Records from a collection
==================================================

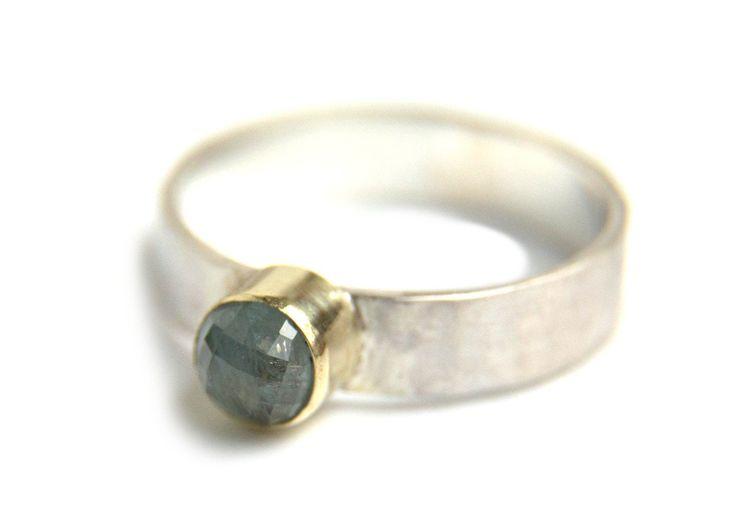 Handgemaakte en fairtrade zilveren ring met hamerslag en saffier in goud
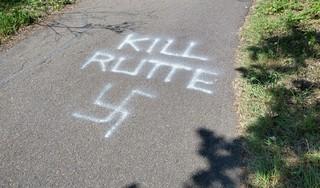 Hakenkruis en tekst 'Kill Rutte' lijkt werk van seriebekladder. De graffiti dook op in Heemskerk, Beverwijk en Overveen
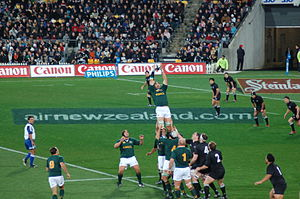 20170220200212-300px-new-zealand-vs-south-africa-2006-tri-nations-line-out.jpg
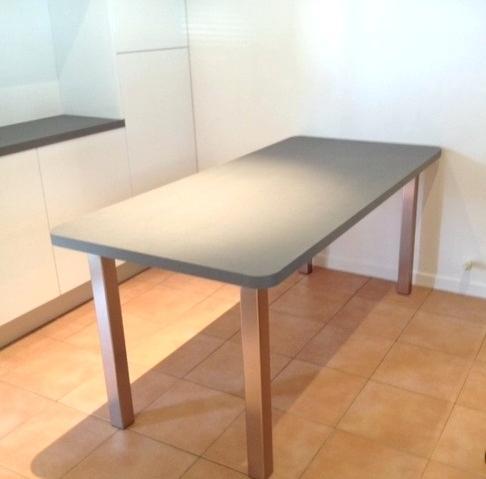 plan de travail en bois avec pied lille maison. Black Bedroom Furniture Sets. Home Design Ideas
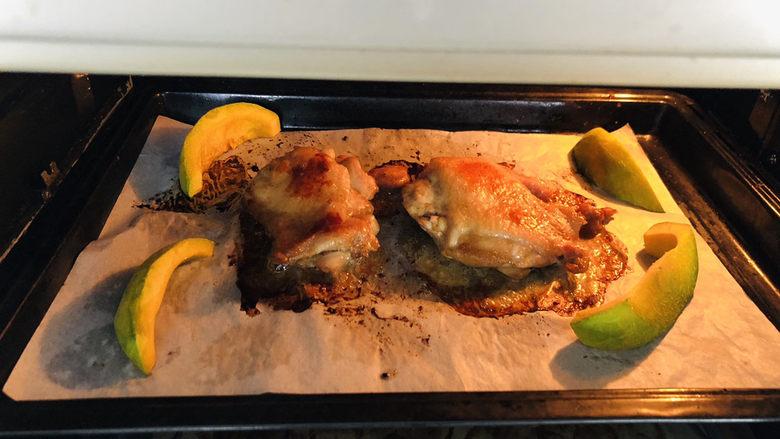 新奥尔良烤鸡腿,表面轻微上色后,取出烤盘翻面,继续送入烤箱。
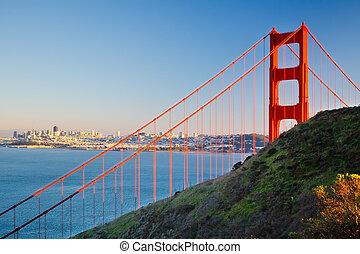 Golden Gate Bridge and city of Sun Francisco - Golden Gate...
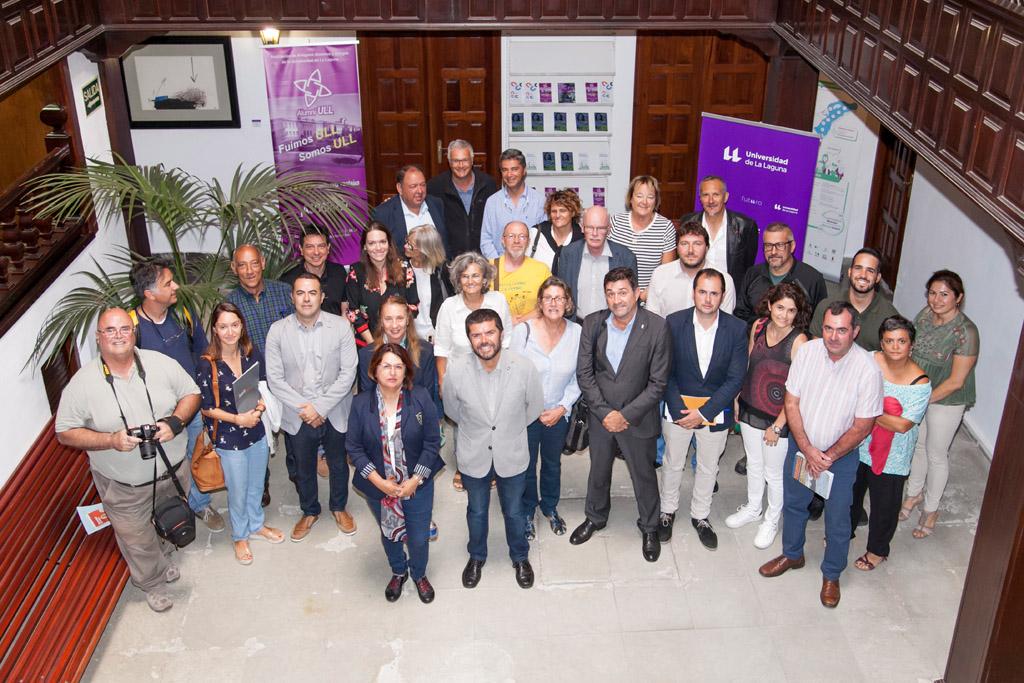 Foto de familia de los participantes en la reunión celebrada en la ULL para constituir la sociedad que coordinará la candidatura de este Itinerario Cultural Europeo.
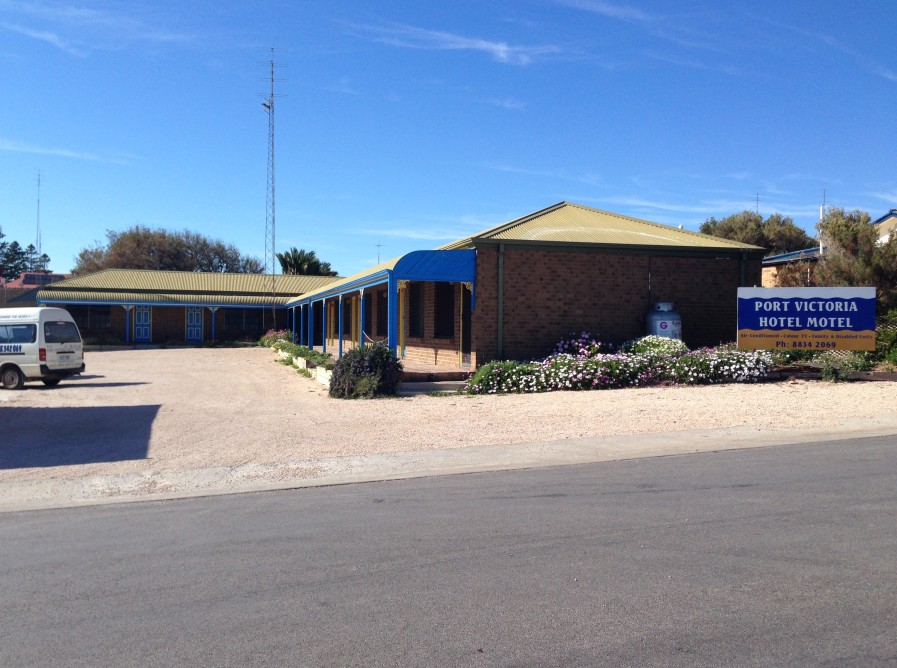 Port Victoria Hotel Motel - Phillip Island Accommodation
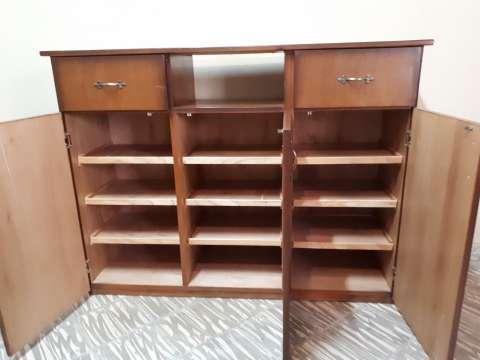 Mueble de madera - 2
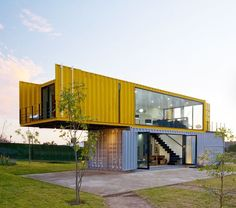 Container House - 4 Shipping Containers Prefab plus 1 for Guests - Who Else Wants Simple Step-By-Step Plans To Design And Build A Container Home From Scratch? Building A Container Home, Container Cabin, Storage Container Homes, Container House Plans, Container Office, Cargo Container, Container Store, Prefab Container Homes, 20ft Container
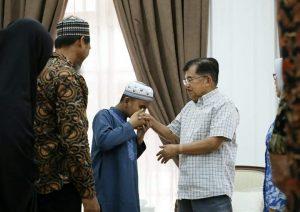 Hafiz Quran Cilik Fahrul Amin mencium tangan Wapres JK.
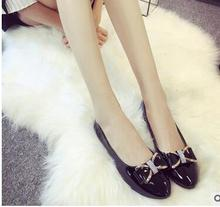 2016 Plus Size Fashion Spring Women Shoes Genuine Leather Single Flat Shoes Woman Casual Loafers Comfortable Women Flats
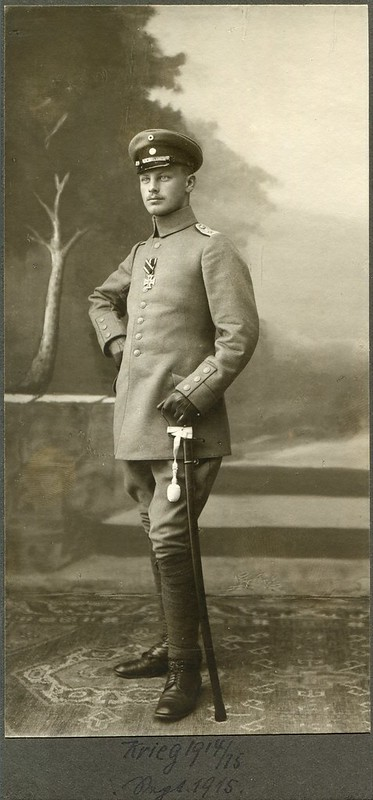 CAB Portrait of an officer - Germany - 1915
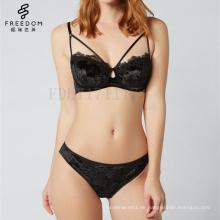 neue Mädchen sexy Bild sexy Lady neue BH Panti Foto hot sexi Foto Bild Velvet Balconette BH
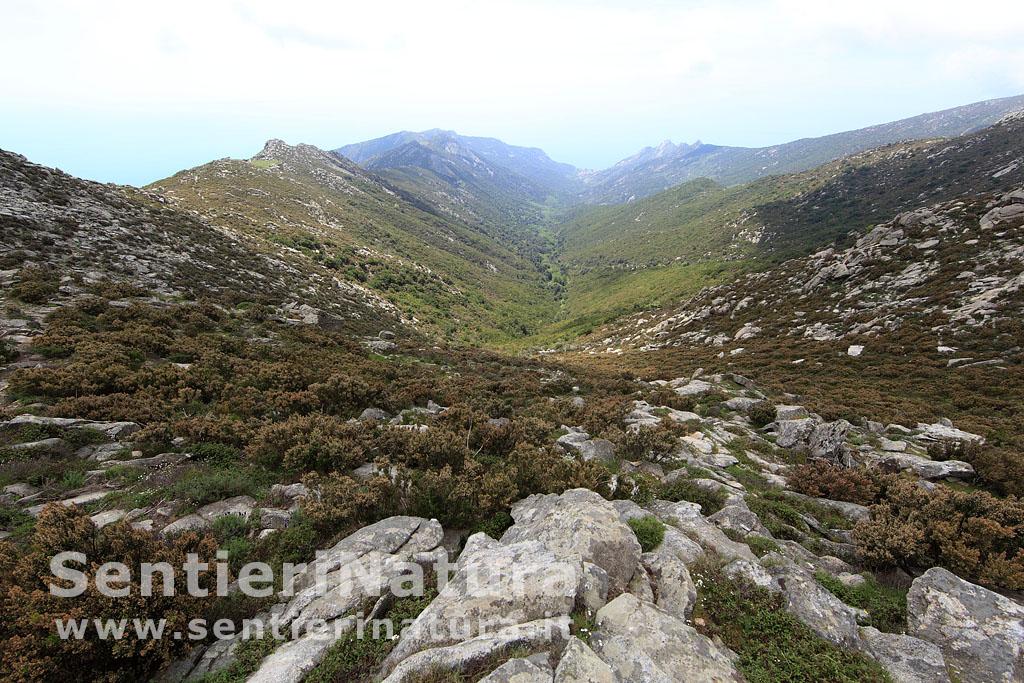 Da pomonte al monte capanne for Cabine di cresta antler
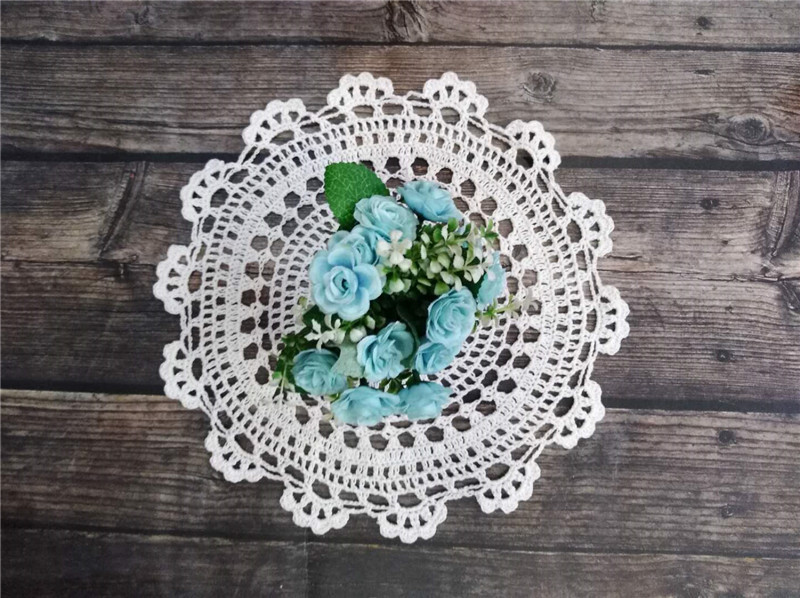30CM Round Vintage Lace Coaster Placemat Floral Crochet Flower Dish Mat Coffee Cup Dining Table Pad For Kitchen Christmas 2019 in Mats Pads from Home Garden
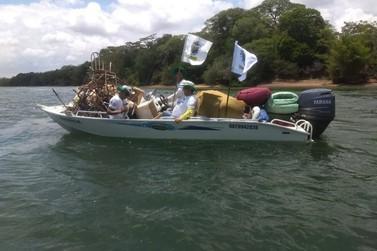 Quase cinco toneladas de lixo são recolhidas das margens do Rio Paraná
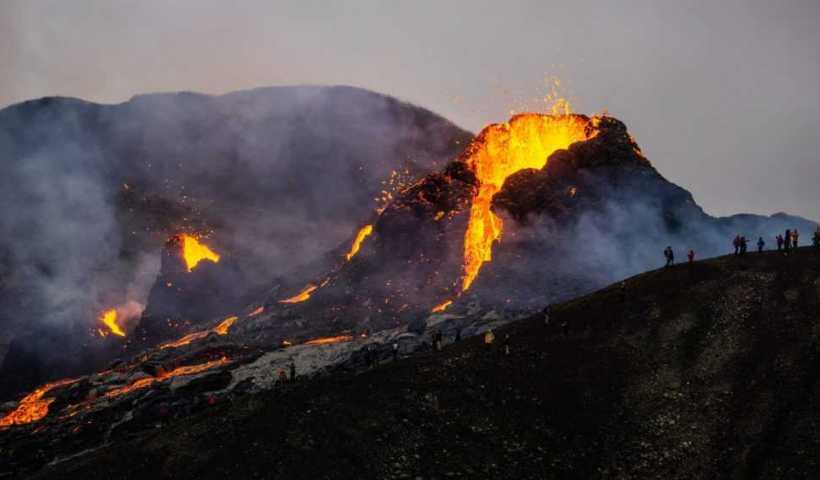 Le drone est anéanti par l'éruption d'un volcan en Islande;  Regardez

==================================================

What is required:
Nothing but an exact copy of the data, without its images, should make up your answer.

Output of the task:
 Handgemaakte en fairtrade zilveren ring met hamerslag en saffier in goud
 Hakenkruis en tekst 'Kill Rutte' lijkt werk van seriebekladder. De graffiti dook op in Heemskerk, Beverwijk en Overveen
 20170220200212-300px-new-zealand-vs-south-africa-2006-tri-nations-line-out.jpg
 plan de travail en bois avec pied lille maison. Black Bedroom Furniture Sets. Home Design Ideas
 新奥尔良烤鸡腿,表面轻微上色后,取出烤盘翻面,继续送入烤箱。
 Golden Gate Bridge and city of Sun Francisco - Golden Gate...
 Foto de familia de los participantes en la reunión celebrada en la ULL para constituir la sociedad que coordinará la candidatura de este Itinerario Cultural Europeo.
 Port Victoria Hotel Motel - Phillip Island Accommodation
 Mueble de madera - 2
 Container House - 4 Shipping Containers Prefab plus 1 for Guests - Who Else Wants Simple Step-By-Step Plans To Design And Build A Container Home From Scratch? Building A Container Home, Container Cabin, Storage Container Homes, Container House Plans, Container Office, Cargo Container, Container Store, Prefab Container Homes, 20ft Container
 Hafiz Quran Cilik Fahrul Amin mencium tangan Wapres JK.
 2016 Plus Size Fashion Spring Women Shoes Genuine Leather Single Flat Shoes Woman Casual Loafers Comfortable Women Flats
 CAB Portrait of an officer - Germany - 1915
 neue Mädchen sexy Bild sexy Lady neue BH Panti Foto hot sexi Foto Bild Velvet Balconette BH
 Da pomonte al monte capanne for Cabine di cresta antler
30CM Round Vintage Lace Coaster Placemat Floral Crochet Flower Dish Mat Coffee Cup Dining Table Pad For Kitchen Christmas 2019 in Mats Pads from Home Garden
 Quase cinco toneladas de lixo são recolhidas das margens do Rio Paraná
 Le drone est anéanti par l'éruption d'un volcan en Islande;  Regardez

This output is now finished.